[start of Data provided]

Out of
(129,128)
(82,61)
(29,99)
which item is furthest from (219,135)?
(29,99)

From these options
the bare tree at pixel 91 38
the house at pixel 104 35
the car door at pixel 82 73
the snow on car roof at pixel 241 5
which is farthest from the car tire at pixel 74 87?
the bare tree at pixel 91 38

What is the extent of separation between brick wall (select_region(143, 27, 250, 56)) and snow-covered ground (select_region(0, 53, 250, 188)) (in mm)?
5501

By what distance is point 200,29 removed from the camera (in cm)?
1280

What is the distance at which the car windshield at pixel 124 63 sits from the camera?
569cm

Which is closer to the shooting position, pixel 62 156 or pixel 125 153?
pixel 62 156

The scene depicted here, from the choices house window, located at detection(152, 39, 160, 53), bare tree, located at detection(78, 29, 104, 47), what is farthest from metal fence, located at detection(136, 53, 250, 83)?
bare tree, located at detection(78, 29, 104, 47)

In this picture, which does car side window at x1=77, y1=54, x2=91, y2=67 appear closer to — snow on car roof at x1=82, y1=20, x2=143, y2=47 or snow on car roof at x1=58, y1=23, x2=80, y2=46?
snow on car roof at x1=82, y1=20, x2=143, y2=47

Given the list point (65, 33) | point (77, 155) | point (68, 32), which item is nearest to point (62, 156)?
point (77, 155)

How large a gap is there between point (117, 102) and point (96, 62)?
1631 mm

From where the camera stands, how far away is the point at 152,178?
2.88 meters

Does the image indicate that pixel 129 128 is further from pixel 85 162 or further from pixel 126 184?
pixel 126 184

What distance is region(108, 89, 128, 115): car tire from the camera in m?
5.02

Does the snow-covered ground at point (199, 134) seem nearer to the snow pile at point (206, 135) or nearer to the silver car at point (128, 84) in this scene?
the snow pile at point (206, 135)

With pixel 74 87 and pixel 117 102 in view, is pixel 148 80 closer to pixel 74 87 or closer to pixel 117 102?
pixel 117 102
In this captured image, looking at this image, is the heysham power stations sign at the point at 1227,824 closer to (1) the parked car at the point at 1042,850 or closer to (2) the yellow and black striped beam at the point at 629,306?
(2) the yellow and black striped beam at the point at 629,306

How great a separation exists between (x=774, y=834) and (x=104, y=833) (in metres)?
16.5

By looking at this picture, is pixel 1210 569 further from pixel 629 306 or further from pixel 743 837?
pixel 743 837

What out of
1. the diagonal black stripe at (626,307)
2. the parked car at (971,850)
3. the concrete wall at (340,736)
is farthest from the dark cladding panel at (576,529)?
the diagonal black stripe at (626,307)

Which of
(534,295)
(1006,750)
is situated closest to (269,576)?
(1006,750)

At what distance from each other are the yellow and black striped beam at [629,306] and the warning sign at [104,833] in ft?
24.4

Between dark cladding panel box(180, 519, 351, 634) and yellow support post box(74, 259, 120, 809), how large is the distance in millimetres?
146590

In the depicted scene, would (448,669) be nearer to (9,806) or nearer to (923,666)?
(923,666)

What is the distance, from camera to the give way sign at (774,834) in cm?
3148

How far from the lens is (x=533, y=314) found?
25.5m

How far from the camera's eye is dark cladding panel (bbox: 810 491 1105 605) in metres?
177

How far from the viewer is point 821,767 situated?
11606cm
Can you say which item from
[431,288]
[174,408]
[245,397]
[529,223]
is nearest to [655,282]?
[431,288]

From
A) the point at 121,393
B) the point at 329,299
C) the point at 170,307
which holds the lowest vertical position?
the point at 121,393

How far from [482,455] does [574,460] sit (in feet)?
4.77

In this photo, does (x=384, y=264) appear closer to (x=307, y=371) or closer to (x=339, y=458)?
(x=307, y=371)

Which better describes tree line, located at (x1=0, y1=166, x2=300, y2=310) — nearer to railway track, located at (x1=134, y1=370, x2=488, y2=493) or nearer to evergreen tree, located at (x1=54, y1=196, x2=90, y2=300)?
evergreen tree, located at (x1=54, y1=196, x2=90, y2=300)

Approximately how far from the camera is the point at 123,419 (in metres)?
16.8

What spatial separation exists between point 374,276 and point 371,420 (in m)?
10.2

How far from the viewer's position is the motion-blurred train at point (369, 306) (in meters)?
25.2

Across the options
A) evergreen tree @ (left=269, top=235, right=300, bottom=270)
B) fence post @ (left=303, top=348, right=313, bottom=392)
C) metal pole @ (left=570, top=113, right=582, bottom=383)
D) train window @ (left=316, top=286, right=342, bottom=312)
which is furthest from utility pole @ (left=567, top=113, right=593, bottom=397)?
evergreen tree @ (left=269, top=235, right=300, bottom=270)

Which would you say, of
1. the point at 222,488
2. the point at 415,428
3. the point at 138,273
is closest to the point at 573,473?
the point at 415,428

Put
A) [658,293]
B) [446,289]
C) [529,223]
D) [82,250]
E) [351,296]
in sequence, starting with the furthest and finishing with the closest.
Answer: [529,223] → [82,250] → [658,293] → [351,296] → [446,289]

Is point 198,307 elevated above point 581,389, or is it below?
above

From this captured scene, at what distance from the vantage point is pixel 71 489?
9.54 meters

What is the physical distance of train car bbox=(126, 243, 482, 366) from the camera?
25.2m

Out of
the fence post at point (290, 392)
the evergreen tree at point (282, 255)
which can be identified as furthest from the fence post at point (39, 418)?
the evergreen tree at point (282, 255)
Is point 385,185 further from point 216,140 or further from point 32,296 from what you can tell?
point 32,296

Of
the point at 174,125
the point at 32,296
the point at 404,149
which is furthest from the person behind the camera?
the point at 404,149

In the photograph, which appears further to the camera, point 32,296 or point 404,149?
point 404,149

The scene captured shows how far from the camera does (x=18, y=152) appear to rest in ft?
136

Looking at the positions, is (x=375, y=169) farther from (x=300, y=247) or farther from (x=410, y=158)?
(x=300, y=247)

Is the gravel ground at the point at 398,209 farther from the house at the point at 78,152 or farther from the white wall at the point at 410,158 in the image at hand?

[end of Data provided]

*Instruction:*
Write out the listing once more, matching it exactly.

*Answer for this exercise:*
Out of
(129,128)
(82,61)
(29,99)
which item is furthest from (219,135)?
(29,99)

From these options
the bare tree at pixel 91 38
the house at pixel 104 35
the car door at pixel 82 73
the snow on car roof at pixel 241 5
which is farthest from the car tire at pixel 74 87?
the bare tree at pixel 91 38

What is the extent of separation between brick wall (select_region(143, 27, 250, 56)) and snow-covered ground (select_region(0, 53, 250, 188)) (in mm)?
5501

By what distance is point 200,29 removed from the camera (in cm)?
1280

What is the distance at which the car windshield at pixel 124 63 sits from the camera?
569cm

Which is closer to the shooting position, pixel 62 156 or pixel 125 153?
pixel 62 156

The scene depicted here, from the choices house window, located at detection(152, 39, 160, 53), bare tree, located at detection(78, 29, 104, 47), what is farthest from metal fence, located at detection(136, 53, 250, 83)?
bare tree, located at detection(78, 29, 104, 47)

In this picture, which does car side window at x1=77, y1=54, x2=91, y2=67 appear closer to — snow on car roof at x1=82, y1=20, x2=143, y2=47 or snow on car roof at x1=58, y1=23, x2=80, y2=46?
snow on car roof at x1=82, y1=20, x2=143, y2=47

Given the list point (65, 33) | point (77, 155) | point (68, 32), which item is nearest to point (62, 156)?
point (77, 155)

How large a gap is there between point (117, 102) and point (96, 62)?
1631 mm

From where the camera stands, how far away is the point at 152,178?
2.88 meters

Does the image indicate that pixel 129 128 is further from pixel 85 162 or further from pixel 126 184?
pixel 126 184

What distance is region(108, 89, 128, 115): car tire from the camera in m?
5.02

Does the snow-covered ground at point (199, 134) seem nearer to the snow pile at point (206, 135) or nearer to the silver car at point (128, 84) in this scene?
the snow pile at point (206, 135)

With pixel 74 87 and pixel 117 102 in view, is pixel 148 80 closer to pixel 74 87 or closer to pixel 117 102?
pixel 117 102
In this captured image, looking at this image, is the heysham power stations sign at the point at 1227,824 closer to (1) the parked car at the point at 1042,850 or closer to (2) the yellow and black striped beam at the point at 629,306?
(2) the yellow and black striped beam at the point at 629,306

How great a separation exists between (x=774, y=834) and (x=104, y=833) (in metres)?
16.5

By looking at this picture, is pixel 1210 569 further from pixel 629 306 or further from pixel 743 837?
pixel 743 837

What out of
1. the diagonal black stripe at (626,307)
2. the parked car at (971,850)
3. the concrete wall at (340,736)
is farthest from the dark cladding panel at (576,529)?
the diagonal black stripe at (626,307)

Which of
(534,295)
(1006,750)
is situated closest to (269,576)?
(1006,750)

At what distance from each other are the yellow and black striped beam at [629,306] and the warning sign at [104,833] in ft?
24.4

Between dark cladding panel box(180, 519, 351, 634) and yellow support post box(74, 259, 120, 809), how large is the distance in millimetres?
146590

In the depicted scene, would (448,669) be nearer to (9,806) or nearer to (923,666)?
(923,666)

What is the distance, from camera to the give way sign at (774,834) in cm?
3148

How far from the lens is (x=533, y=314) found?
25.5m

How far from the camera's eye is dark cladding panel (bbox: 810 491 1105 605) in metres?
177

How far from the viewer is point 821,767 situated?
11606cm
Can you say which item from
[431,288]
[174,408]
[245,397]
[529,223]
is nearest to [655,282]?
[431,288]

From
A) the point at 121,393
B) the point at 329,299
C) the point at 170,307
which holds the lowest vertical position?
the point at 121,393

How far from [482,455] does [574,460] sit (in feet)?
4.77

In this photo, does (x=384, y=264) appear closer to (x=307, y=371) or closer to (x=339, y=458)?
(x=307, y=371)

Which better describes tree line, located at (x1=0, y1=166, x2=300, y2=310) — nearer to railway track, located at (x1=134, y1=370, x2=488, y2=493) or nearer to evergreen tree, located at (x1=54, y1=196, x2=90, y2=300)?
evergreen tree, located at (x1=54, y1=196, x2=90, y2=300)

Approximately how far from the camera is the point at 123,419 (in metres)?
16.8

What spatial separation exists between point 374,276 and point 371,420 (in m)?
10.2

How far from the viewer's position is the motion-blurred train at point (369, 306) (in meters)?
25.2

Across the options
A) evergreen tree @ (left=269, top=235, right=300, bottom=270)
B) fence post @ (left=303, top=348, right=313, bottom=392)
C) metal pole @ (left=570, top=113, right=582, bottom=383)
D) train window @ (left=316, top=286, right=342, bottom=312)
which is furthest from utility pole @ (left=567, top=113, right=593, bottom=397)?
evergreen tree @ (left=269, top=235, right=300, bottom=270)

Which would you say, of
1. the point at 222,488
2. the point at 415,428
3. the point at 138,273
is closest to the point at 573,473?
the point at 415,428

Put
A) [658,293]
B) [446,289]
C) [529,223]
D) [82,250]
E) [351,296]
in sequence, starting with the furthest and finishing with the closest.
Answer: [529,223] → [82,250] → [658,293] → [351,296] → [446,289]

Is point 198,307 elevated above point 581,389, or is it below?
above

From this captured scene, at what distance from the vantage point is pixel 71 489?
9.54 meters

What is the physical distance of train car bbox=(126, 243, 482, 366) from the camera?
25.2m

Out of
the fence post at point (290, 392)
the evergreen tree at point (282, 255)
which can be identified as furthest from the fence post at point (39, 418)?
the evergreen tree at point (282, 255)
Is point 385,185 further from point 216,140 or further from point 32,296 from what you can tell?
point 32,296

Of
the point at 174,125
the point at 32,296
the point at 404,149
which is furthest from the person behind the camera?
the point at 404,149

In the photograph, which appears further to the camera, point 32,296 or point 404,149?
point 404,149

The scene captured shows how far from the camera does (x=18, y=152) appear to rest in ft?
136

Looking at the positions, is (x=375, y=169) farther from (x=300, y=247) or farther from (x=410, y=158)?
(x=300, y=247)

Is the gravel ground at the point at 398,209 farther from the house at the point at 78,152 or farther from the white wall at the point at 410,158 in the image at hand?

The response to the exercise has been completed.